In the Old Testament, Christ had not yet come to be the perfect sacrificial Lamb, so the animals the people were to bring were to stand in place of that coming event.
Another reason is to show our commitment to follow God’s commands in how we are to worship Him. We are to bring the best we have to offer to God, First fruits, tithes and offerings. This is what is expected of us “which is your reasonable service”. In other words it’s the bare minimum of service. Tithing is required, where we are blessed is when we “offer” more than just what is required.
Remember the story in Luke 21:1-4? “Jesus looked up and saw the rich putting their gifts into the offering box, 2 and he saw a poor widow put in two small copper coins. 3 And he said, “Truly, I tell you, this poor widow has put in more than all of them. 4 For they all contributed out of their abundance, but she out of her poverty put in all she had to live on.” That is sacrificial giving.
Rabbi Yechiel Eckstein, Founder and President of Holy Land Moments wrote the following.
“As people living in today’s society, it’s hard to relate to the worship practices of ancient societies, which revolved around bringing sacrifices to God, or in most cases, gods. It’s hard for us to imagine that burnt offerings were of any worth to the Almighty. Yet, here in Leviticus 1:2, we clearly find in the Bible a commandment from God to bring Him animal sacrifices.

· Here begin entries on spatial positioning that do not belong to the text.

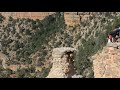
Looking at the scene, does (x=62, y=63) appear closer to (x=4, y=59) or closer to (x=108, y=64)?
(x=108, y=64)

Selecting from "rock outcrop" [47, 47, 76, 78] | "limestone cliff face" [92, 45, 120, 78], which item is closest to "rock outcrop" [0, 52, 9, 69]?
"limestone cliff face" [92, 45, 120, 78]

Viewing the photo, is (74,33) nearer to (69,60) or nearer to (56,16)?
(56,16)

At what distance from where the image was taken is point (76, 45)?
51.9m

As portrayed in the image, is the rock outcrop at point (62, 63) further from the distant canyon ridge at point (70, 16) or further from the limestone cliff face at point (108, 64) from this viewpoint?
the distant canyon ridge at point (70, 16)

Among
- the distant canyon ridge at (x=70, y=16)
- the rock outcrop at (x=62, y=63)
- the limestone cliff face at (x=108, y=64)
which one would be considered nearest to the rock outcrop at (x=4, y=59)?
the distant canyon ridge at (x=70, y=16)

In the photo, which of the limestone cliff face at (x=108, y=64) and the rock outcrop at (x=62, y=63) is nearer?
the rock outcrop at (x=62, y=63)

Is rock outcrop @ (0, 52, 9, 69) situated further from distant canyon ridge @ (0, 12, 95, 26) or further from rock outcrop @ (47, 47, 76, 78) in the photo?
rock outcrop @ (47, 47, 76, 78)

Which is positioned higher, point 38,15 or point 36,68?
point 38,15

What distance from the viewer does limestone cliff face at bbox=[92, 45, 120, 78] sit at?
415 inches

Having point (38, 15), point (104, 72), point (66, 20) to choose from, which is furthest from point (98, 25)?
point (104, 72)

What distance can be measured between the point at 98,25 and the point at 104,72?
4106cm

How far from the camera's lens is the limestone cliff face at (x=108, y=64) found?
415 inches
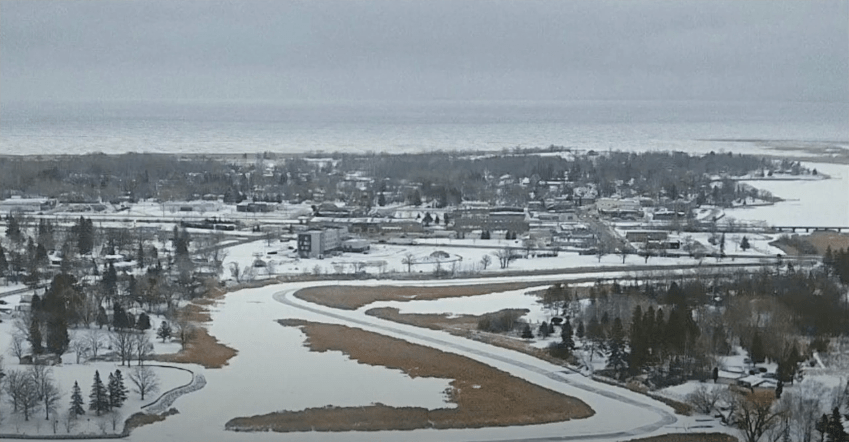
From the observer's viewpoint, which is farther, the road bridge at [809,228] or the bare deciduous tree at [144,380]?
the road bridge at [809,228]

In all other cases of sacrificial offerings, the premise was that the gods “needed” something from humans. But as followers of the God of Israel, we believe that God doesn’t need anything! What could He possibly want with dead animals?
The first hint of an answer can be derived from the Hebrew word for sacrifices, karbanot. The word karbanot comes from the word karov which means “close” as in “nearness.” The point of the karbanot was to bring us closer to God. In other words, God didn’t need them; we did!
This is how we bring sacrifices to God today; we bring Him ourselves.”
Closing thought – There is a saying that goes “Our life is a gift from God. What we do with our life is our gift to God!”